**Work task:**
What you produce should be every line from the data that includes "single".
== Data for the task
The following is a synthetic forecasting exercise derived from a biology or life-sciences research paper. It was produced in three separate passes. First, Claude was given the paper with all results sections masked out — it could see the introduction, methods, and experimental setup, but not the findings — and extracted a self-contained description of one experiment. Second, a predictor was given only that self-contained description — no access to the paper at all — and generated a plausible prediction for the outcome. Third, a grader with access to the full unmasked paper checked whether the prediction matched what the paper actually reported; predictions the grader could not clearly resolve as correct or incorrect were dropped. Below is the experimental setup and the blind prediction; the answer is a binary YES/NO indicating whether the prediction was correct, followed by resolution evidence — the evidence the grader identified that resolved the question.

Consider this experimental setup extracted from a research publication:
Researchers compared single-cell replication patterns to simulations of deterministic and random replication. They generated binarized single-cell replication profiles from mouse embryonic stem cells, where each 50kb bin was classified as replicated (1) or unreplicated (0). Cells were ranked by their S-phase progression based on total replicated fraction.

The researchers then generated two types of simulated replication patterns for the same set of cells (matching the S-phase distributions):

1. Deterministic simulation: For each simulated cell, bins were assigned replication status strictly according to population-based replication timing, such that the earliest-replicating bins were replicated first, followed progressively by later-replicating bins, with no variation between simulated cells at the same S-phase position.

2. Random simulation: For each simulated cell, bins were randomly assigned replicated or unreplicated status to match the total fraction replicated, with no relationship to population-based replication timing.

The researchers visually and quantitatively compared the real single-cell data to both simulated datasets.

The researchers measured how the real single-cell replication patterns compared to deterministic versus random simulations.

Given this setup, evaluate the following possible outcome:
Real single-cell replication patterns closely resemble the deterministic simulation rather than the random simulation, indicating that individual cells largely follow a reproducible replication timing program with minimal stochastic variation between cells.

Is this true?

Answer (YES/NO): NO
====
== Data for the task
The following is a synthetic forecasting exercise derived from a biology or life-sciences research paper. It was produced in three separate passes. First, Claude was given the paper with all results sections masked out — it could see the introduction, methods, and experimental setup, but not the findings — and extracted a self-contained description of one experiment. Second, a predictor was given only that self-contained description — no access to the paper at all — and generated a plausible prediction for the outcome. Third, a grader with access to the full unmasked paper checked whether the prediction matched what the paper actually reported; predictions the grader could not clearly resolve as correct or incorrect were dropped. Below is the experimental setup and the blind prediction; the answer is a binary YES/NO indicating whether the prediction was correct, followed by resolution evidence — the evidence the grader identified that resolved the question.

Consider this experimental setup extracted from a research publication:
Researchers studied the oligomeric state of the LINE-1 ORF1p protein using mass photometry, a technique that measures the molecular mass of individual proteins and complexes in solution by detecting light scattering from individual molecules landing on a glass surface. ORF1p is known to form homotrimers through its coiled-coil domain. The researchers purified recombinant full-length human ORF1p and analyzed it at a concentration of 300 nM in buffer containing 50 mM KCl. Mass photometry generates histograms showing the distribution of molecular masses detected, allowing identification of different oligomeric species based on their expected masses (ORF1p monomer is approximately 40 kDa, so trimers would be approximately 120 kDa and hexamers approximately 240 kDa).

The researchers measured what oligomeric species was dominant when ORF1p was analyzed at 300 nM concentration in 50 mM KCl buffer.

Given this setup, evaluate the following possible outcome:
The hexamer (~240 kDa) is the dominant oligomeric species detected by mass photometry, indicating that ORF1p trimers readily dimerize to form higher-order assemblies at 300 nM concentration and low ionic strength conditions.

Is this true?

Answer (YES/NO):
====
**Answer to this exercise:**
Researchers compared single-cell replication patterns to simulations of deterministic and random replication. They generated binarized single-cell replication profiles from mouse embryonic stem cells, where each 50kb bin was classified as replicated (1) or unreplicated (0). Cells were ranked by their S-phase progression based on total replicated fraction.
The researchers visually and quantitatively compared the real single-cell data to both simulated datasets.
The researchers measured how the real single-cell replication patterns compared to deterministic versus random simulations.
Real single-cell replication patterns closely resemble the deterministic simulation rather than the random simulation, indicating that individual cells largely follow a reproducible replication timing program with minimal stochastic variation between cells.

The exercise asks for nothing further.